The Dust and the Roar Read online

Page 6

I brushed my hands down my face and adjusted myself in my jeans for the tenth time before heading into the restaurant.

  “It’s all good, Ms. Marla. Got the generator up and running again,” I told her.

  “Wonderful. Thank you, Richie. What do I owe you?”

  “It’s nothing,” I said. Get me the hell out of here.

  “Don’t be ridiculous.” Ms. Marla went to her cash register and took out a ten dollar bill and handed it to me. “Josie, get the boy today’s special.”

  A smirk broke over Josie’s lips, her cheeks still flushed from our fucking.
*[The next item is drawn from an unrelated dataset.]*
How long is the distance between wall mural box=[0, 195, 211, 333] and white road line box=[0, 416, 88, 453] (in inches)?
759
She darted into the kitchen.

  “You don’t have to do that, Ms. Marla.” I stuffed the money in my pocket. “Thanks, but I should be getting back to the garage. Another time.”

  “All righty. Suit yourself.”

  I took off, but that wasn’t the end of Josie and me.

  For the next four years Josie and I continued having sex, mostly whenever she was closing up the restaurant on her own, and I’d meet her in the back, or if I’d be closing up the garage on my own and she was still around, she’d meet me there. It was fun, convenient, and there were no strings. It was what I knew, how it had always been between women and me. A little careless, kind of hasty. Grabbing what I wanted.

  Until one day, that changed.

  Forever.

  Chapter Twelve

  1980

  I’d put in a long shift at Steve’s to finish the transmission on a Chevy Malibu and a tune up on a Thunderbird. It was Friday night at seven o’clock, and Steve had long gone home, and the owner of the Thunderbird had come and paid. As I cleaned up, I opened the almost empty bottle of bourbon that Steve kept in his office and finished it, making a mental note to get him a replacement.

  I pulled on the blinds of the window and checked out the back of the Luncheonette where the garbage cans were lined up. Josie squashed a big plastic bag into the can. I licked the last of the liquor off my lips. I wanted those full curves of hers in my hands right the fuck now.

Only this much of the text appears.